Figure 3. Output of the Freeman's PE to a qaure wave. The figure shows the transition from high to low to show the switching behavior of the implementation.

This breadboard shows the waveforms created by each one the PEs when the input is high (first trace) and the transition to low. The system is oscillating when the input is active and transits to silence when the input is zero. This is the expected behavior quoted in the literature by Freeman. The oscillatory behavior obtained in NeuroSolutions was replicated in MATLAB using the Runge-Kutta integration of the original Freeman's equations with the same parameters. So we conclude that the NeuroSolutions implementation and the approximation using the gamma memory is appropriate for digital siulations.

3.4. The model of the olfactory bulb

The olfactory bulb model is built from many KII PEs. Freeman states that less than 64 such oscillators are insufficient to capture the emergent properties seen in biology. Here we created a breadboard with only 2 KII PEs to illustrate the dynamic coupling (Figure 4). In fact if we just excite one of the KII, the other follows oscillation within one or two cycles. This is also expected from the literature.

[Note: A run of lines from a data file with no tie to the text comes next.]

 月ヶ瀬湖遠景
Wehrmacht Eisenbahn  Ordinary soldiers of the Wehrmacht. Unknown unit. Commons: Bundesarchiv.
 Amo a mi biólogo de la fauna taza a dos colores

Figure 4. A set of 2 Freeman PEs in NeuroSolutions. The arbitrary synapses in the middle of the figure perfrom the coupling between the individual PEs.

In this case the coupling coefficients are 0.05 for the excitactory PE and -0.1 for the inhibitory PE. Modulation of the excitactory PE coupling allows the spatial propagation of the excitactory wave, which is also referred in the literature. These ArbitraySynapses are the ones that are adapted using Hebbian learning. So we conclude that our simulation embeds the behavior discussed in Freeman's papers.

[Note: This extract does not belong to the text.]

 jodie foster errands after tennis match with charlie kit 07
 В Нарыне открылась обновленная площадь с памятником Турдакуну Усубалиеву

3.5 Collapsing the breadboard

The fundamental problem found in our simulations is the huge amount of components necessary to implement the primary building block of the simulations. Figure 4 shows only two KII models interconnected and the screen is already full of components.

We have created a new NeuroSolutions component that encapsulates the KII PE into a single icon, which is a vector of KII PEs (Figure 5). The user can therefore select the number of individual KII PEs from 1 to 100 in the Inspector, and only one icon is shown. This breadboard implements exactly the same networks of Figure 4. The coupling parameters appear now on the ArbitrarySynapse on top. This is the only part of th emodel that is adapted according to Freeman.

This simplicity in the user interface means that the parameters have to be entered in a file instead of the inspector due to the large number. However, the parameters can be read from a file for efficiency. We present in the Appendix the code specially developed to collapse the KII PE and to create the new component.

Figure 5. A network of 2 Freeman PEs (equivalent to Figure 4). The user specifies the number of components in the Inspector, but the parameters have to be entered by editing the parameter file or loaded directly.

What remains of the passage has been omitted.